Tuesday, January 30, 2018


A memoir that reads like a thriller; I think this is an important book for anyone trying to make sense of the cycles of violence and hatred in the world (particularly in the Middle East/Europe/the US). The author, born and raised in Germany, and a free-lance reporter for Der Spiegel, the Washington Post, and the NY Times, is a Muslim, with one parent Shia and one Sunni, and she speaks four languages. Partly because of this both/and background, she is able to build rapport with people from many cultures and backgrounds--including those Muslims who have been radicalized. She speaks her own truth--she's the daughter of a Turk and a Moroccan, both of whom went to Germany to work at menial jobs; she acknowledges her own frustration and hurt and anger at the prejudices she faced there, as well as explaining how the models her parents provided enabled her to transcend them. But she also gives a voice to many people who are still angry and hurting. At age 25, in the wake of 9/11, she started going in to war zones to find the answer to a question someone asked her: "Why do they hate us so much?" The answer, which she spins out in a series of well-written and suspenseful chapters, is complex and nuanced, but seems often to have to do with people feeling like they don't belong--in their families, in their communities, in their chosen countries.
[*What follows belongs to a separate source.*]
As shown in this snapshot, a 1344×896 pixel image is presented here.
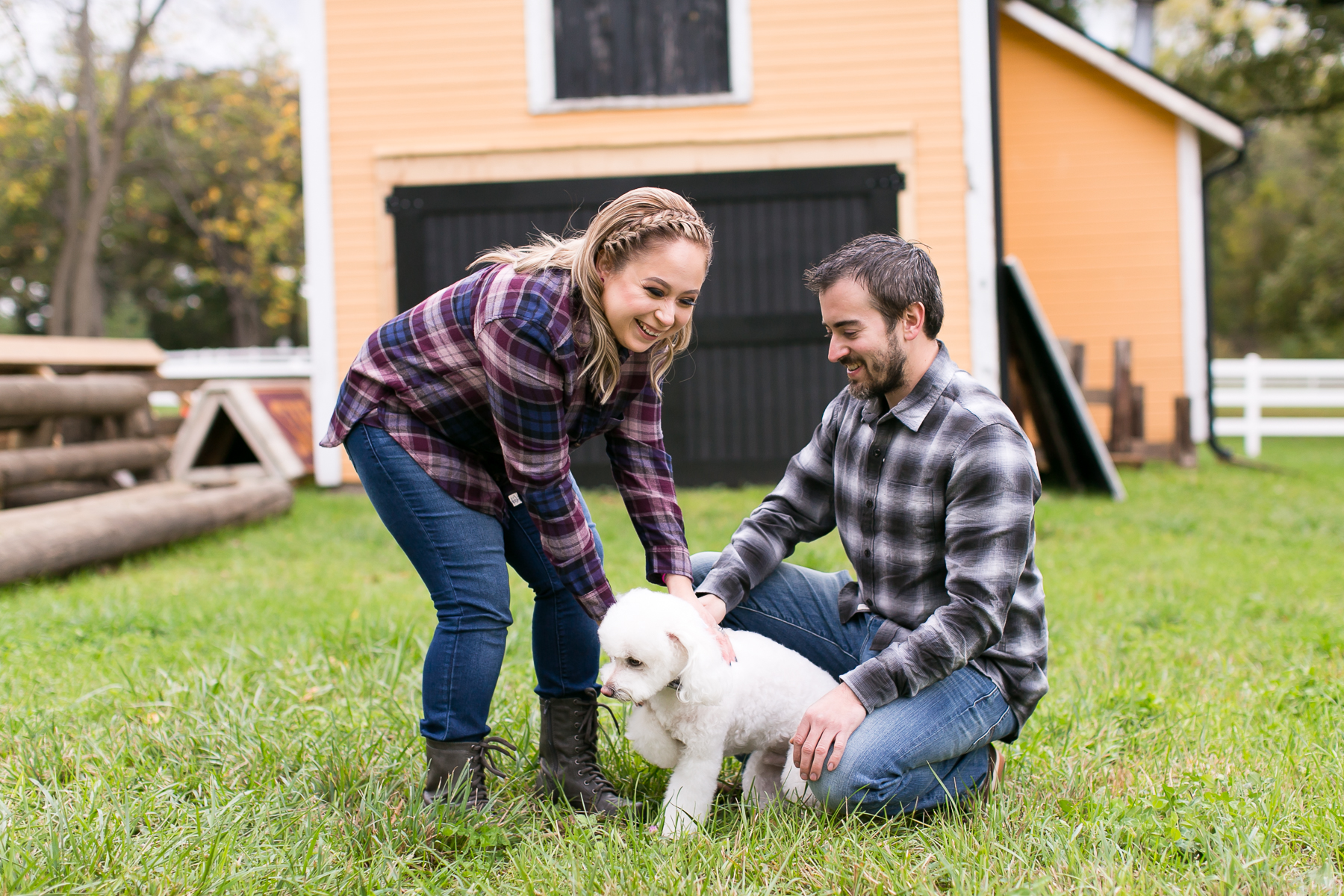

Brene Brown's most recent book is about how powerful our need is to feel we belong, and this book reads like a companion piece--and a warning about what happens when people are made to feel like outcasts and "other." My favorite line: "The world is not facing a clash of civilizations or cultures, but a clash between those who want to build bridges and those who would rather see the world in polarities, who are working hard to spread hatred and divide us."